Delete a dataset, raise exception if dataset is used by other dataset versions. Use force=True to forcefully delete the dataset

  • Parameters

    • dataset_id (Optional [ str ] ) – Dataset id to delete

    • dataset_project (Optional [ str ] ) – Project containing the dataset

    • dataset_name (Optional [ str ] ) – Naming the new dataset

    • force (bool ) – If True delete even if other datasets depend on the specified dataset version

  • Return type

    ()


file_entries_dict#

property file_entries_dict

Notice this call returns an internal representation, do not modify! :rtype: Mapping[str, FileEntry] :return: dict with relative file path as key, and FileEntry as value


finalize#

finalize(verbose=False, raise_on_error=True)

Finalize the dataset publish dataset Task. upload must first called to verify there are not pending uploads. If files do need to be uploaded, it throws an exception (or return False)

  • Parameters

    • verbose (bool) – If True print verbose progress report

    • raise_on_error (bool) – If True raise exception if dataset finalizing failed

  • Return type

    bool


Dataset.get#

classmethod get(dataset_id=None, dataset_project=None, dataset_name=None, dataset_tags=None, only_completed=False, only_published=False)

Get a specific Dataset. If only dataset_project is given, return the last Dataset in the Dataset project

  • Parameters

    • dataset_id (Optional[str]) – Requested Dataset ID

    • dataset_project (Optional[str]) – Requested Dataset project name

    • dataset_name (Optional[str]) – Requested Dataset name

    • dataset_tags (Optional[Sequence[str]]) – Requested Dataset tags (list of tag strings)
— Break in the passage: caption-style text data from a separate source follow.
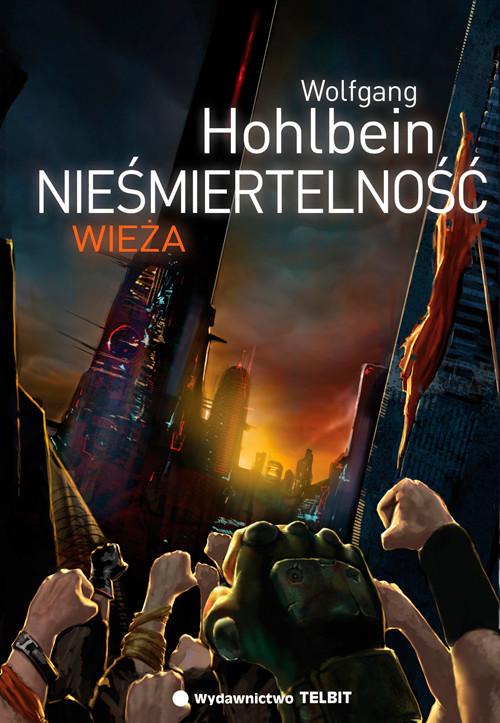 okładka Nieśmiertelność Wieża, Książka | Hohlbein Wolfgang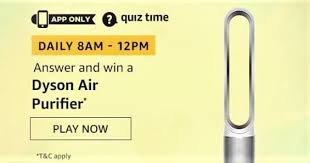 Amazon Quiz Answers 16 May 2020 – Win Dyson Air Purifier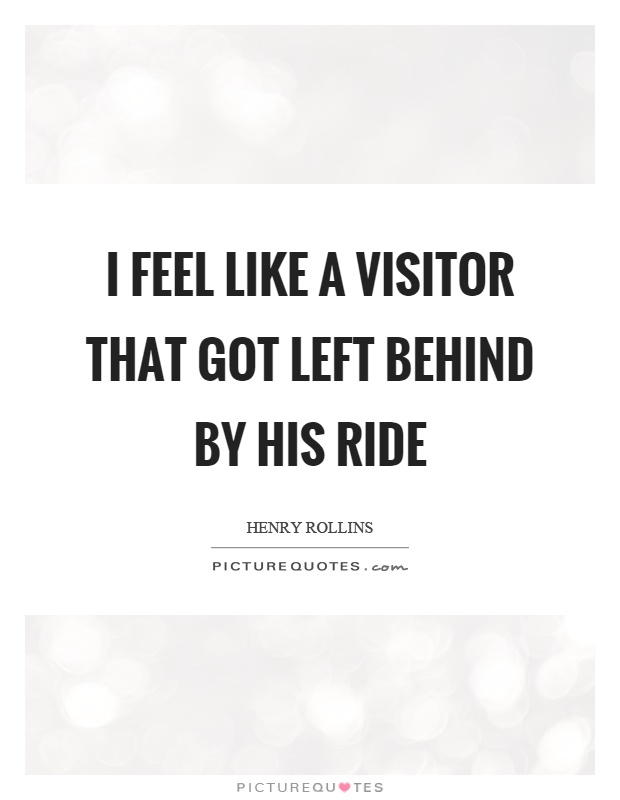 I feel like a visitor that got left behind by his ride Picture Quote #1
    • only_completed (bool) – Return only if the requested dataset is completed or published

    • only_published (bool) – Return only if the requested dataset is published

  • Return type

    ForwardRef

  • Returns

    Dataset object


get_default_storage#

get_default_storage()

Return the default storage location of the dataset

  • Return type

    Optional[str]

  • Returns

    URL for the default storage location


get_dependency_graph#

get_dependency_graph()

return the DAG of the dataset dependencies (all previous dataset version and their parents)

Example:

{
'current_dataset_id': ['parent_1_id', 'parent_2_id'],
'parent_2_id': ['parent_1_id'],
'parent_1_id': [],
}
  • Returns

    dict representing the genealogy dag graph of the current dataset


get_local_copy#

get_local_copy(use_soft_links=None, part=None, num_parts=None, raise_on_error=True)
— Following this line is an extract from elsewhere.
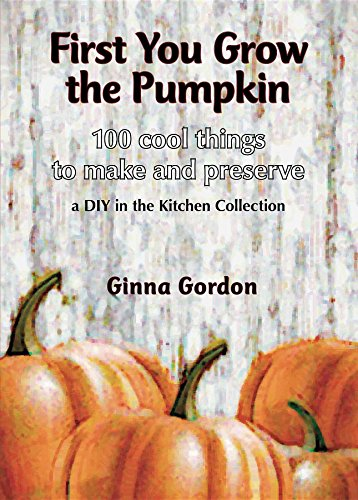 First You Grow the Pumpkin: 100 Cool Things to Make and Preserve by Ginna Gordon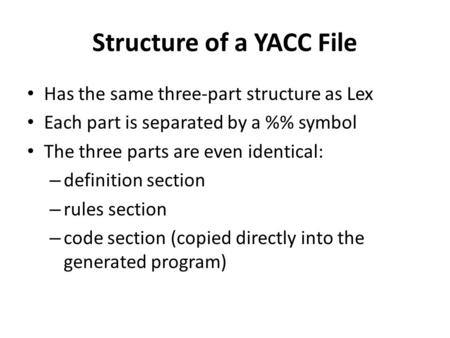 Structure of a YACC File Has the same three-part structure as Lex Each part is separated by a % symbol The three parts are even identical: – definition.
return a base folder with a read-only (immutable) local copy of the entire dataset

download and copy / soft-link, files from all the parent dataset versions
  • Parameters

    • use_soft_links (Optional[bool]) – If True use soft links, default False on windows True on Posix systems

    • part (Optional[int]) – Optional, if provided only download the selected part (index) of the Dataset. First part number is 0 and last part is num_parts-1 Notice, if num_parts is not provided, number of parts will be equal to the total number of chunks (i.e. sum over all chunks from the specified Dataset including all parent Datasets). This argument is passed to parent datasets, as well as the implicit num_parts, allowing users to get a partial copy of the entire dataset, for multi node/step processing.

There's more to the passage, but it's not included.